Pavel Lisitsian (1911-2004) was a Russian baritone of Armenian heritage. He started work as a laborer. When his vocal talent was recognized he trained at the Leningrad Conservatory. His vocal career started in that city at the Maly Leningrad State Opera. From 1940 until his retirement from the opera stage in 1966 he was a principal baritone at the Bolshoi theater in Moscow. He gave an astounding 1800 performances with that company. He continued as a recital artist for years after he left the opera house. He was both an inspiration and friend to Dmitri Hvorostovsky who enjoyed the fame in the West that would have been Lisitsian’s had he lived in a different era.
As the Soviet Union lessened travel restrictions he appeared in many European venues, in Japan, and in the United States. As part of an American tour he gave a single performance at the Met as Amonasro in Aida in 1960 – the day before Leonard Warren died onstage at that theater. He sang in Russian while everyone else sang the Italian text.
Lisitsian’s voice is described by those who heard him in performance as lyrical and not extraordinarily large. On records he sound like a dark voiced baritone with an even tone that proceeds effortlessly up to a high A without any break in registar. Most of his performances both on stage and in the recording studio are in Russian. The overall impression of a listener who never heard him live is that of a wonderfully gifted baritone whose voice and interpretation are equally brilliant.
The Song of the Venetian Guest from Scene 4 of Rimsky-Korsakov’s Sadko is perhaps the best known number from the opera. As the part is a minor one, it’s very unlikely that a singer of the quality of Lisitsian would sing the song onstage. Prince Yeletsky’s Aria is the best known piece from Tchaikovsky’s The Queen of Spades; it’s from the second act. Lisitsian’s singing is a primer of lyricism. The same beauty of line is evident is his singing of Onegin’s Aria from the first act of Tchaikovsky’s opera.
Lisitsian also sang French opera, in Russian of course. He was the Toreador during Mario Del Monaco’s guest appearance in Carmen at the Bolshoi in 1959. The role was too low for his lyric baritone. He was more comfortable as Valentin in Gounod’s Faust. Avant de quitter ces lieux is in the center of Lisitsian’s sweet spot.

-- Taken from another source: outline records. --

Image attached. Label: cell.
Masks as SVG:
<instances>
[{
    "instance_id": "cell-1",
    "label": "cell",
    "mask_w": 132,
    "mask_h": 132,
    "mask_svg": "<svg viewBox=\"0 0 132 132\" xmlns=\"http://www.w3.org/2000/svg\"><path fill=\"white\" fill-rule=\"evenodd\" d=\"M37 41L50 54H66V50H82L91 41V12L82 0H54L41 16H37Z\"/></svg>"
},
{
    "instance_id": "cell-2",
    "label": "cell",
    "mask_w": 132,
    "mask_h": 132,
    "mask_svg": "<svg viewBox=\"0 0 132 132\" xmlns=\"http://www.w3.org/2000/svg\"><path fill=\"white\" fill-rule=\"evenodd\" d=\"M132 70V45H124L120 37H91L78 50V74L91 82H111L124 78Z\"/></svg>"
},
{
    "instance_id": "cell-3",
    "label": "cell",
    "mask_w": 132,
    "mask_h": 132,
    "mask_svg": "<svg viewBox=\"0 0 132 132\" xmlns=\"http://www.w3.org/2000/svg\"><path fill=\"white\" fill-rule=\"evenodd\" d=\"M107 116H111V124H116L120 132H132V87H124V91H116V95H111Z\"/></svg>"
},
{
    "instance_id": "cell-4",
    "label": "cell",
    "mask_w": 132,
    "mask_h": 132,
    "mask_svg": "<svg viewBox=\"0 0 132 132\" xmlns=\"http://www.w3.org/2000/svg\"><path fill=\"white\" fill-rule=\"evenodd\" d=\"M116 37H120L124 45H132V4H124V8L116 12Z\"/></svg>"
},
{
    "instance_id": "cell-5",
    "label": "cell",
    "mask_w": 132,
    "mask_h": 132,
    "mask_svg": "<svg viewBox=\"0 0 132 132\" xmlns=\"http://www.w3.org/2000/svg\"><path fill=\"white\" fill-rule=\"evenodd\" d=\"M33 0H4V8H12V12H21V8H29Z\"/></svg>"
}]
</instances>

His high lyric baritone was ideal for Verdi, and he sang a lot of the great Italian’s major roles. O sommo Carlo from Ernani is one of Lisitsian’s rare recordings in Italian. This piano accompanied excerpt, obviously from a recital, shows his brilliant upper voice. Il balen from Il Trovatore is arguably the most beautiful aria ever written for a baritone. Eri tu from Un Ballo in Maschera get a compelling reading starting with the dramatic recitative followed by the wistful second half of the aria. The last Verdi excerpt is the duet from the Nile Scene of Aida. Lisitsian is joined by Galina Vishnevskaya who at the time of this recording was in full vocal bloom.
Mario Del Monaco’s expedition of Moscow mentioned above also included a performance of Leoncavallo’s Pagliacci. Unfortunately, Lisitsian did not sing Tonio. Too bad for the Muscovites of the dreary 50s. He give a stupendous account of the opera’s Prologue.
Finally, Lisitsian’s was a sensitive performer of lieder as well as opera. Here is Schubert’s Du bist die Ruh accompanied by an orchestra rather than a piano and sung in Russian instead of German.
Had the world been less violent and repressive during the middle of the last century. Lisitsian would have been as famous in the West as was his successor the late Dmitri Hvorostovsky. He was born the same year as Leonard Warren and Jussi Björling, unfortunately in a less felicitous part of the world. But the Soviet singer’s numerous recordings document what we missed.